Dalam prakteknya, literate society tidak mesti menjadi beban. Karena budaya membaca dan menulis bukan suatu yang sulit. Masalahnya hanya kita belum terbiasa menerapkan budaya demikian. Ini juga termasuk hal yang universal, karena meskipun peminatan budaya itu luas dan beragam. Budaya membaca dan menulis akan memberikan sumbangsih jaringan untuk diketahui oleh semua, respon perkembangannya dapat berupa demo budaya ataupun hasil penelitian entang budaya tersebut. Ditahapan berikutnya jika budaya literate society secara agregat diterapkan, maka peningkatan taraf kesadaran nilai manusia akan membentuk sumberdaya masunusia yang berkualitas, dengan sendirinya akan memberikan dampak pada kemajuan sosio-ekonomi.
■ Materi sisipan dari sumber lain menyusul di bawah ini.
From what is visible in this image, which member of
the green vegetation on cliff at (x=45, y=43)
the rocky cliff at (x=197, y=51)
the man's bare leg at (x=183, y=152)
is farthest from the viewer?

Ketiga gagasan tersebut merupakan sedikit perenungan dari buku yang telah ditulis. Intinya proses menulis yang dilakukan pembelajar di LKM atas buku “Restorasi Pendidikan Indonesia” bukan ditujukan untuk menjadi ide tersebut mutlak adanya, akan tetapi dapat mengisi ruang kritis mahasiswa untuk mendalami isu pendidikan. Juga semangat menulis yang sudah mulai pudah di kalangan mahasiswa pada umumnya. Satu hal yang dapat mengikat gagasan di buku itu adalah bahwa perubahan merupakan suatu kepastian, namun seberapa besar strategi kita untuk siap menghadapi perubahan tersebut dengan pikiran yang terbuka.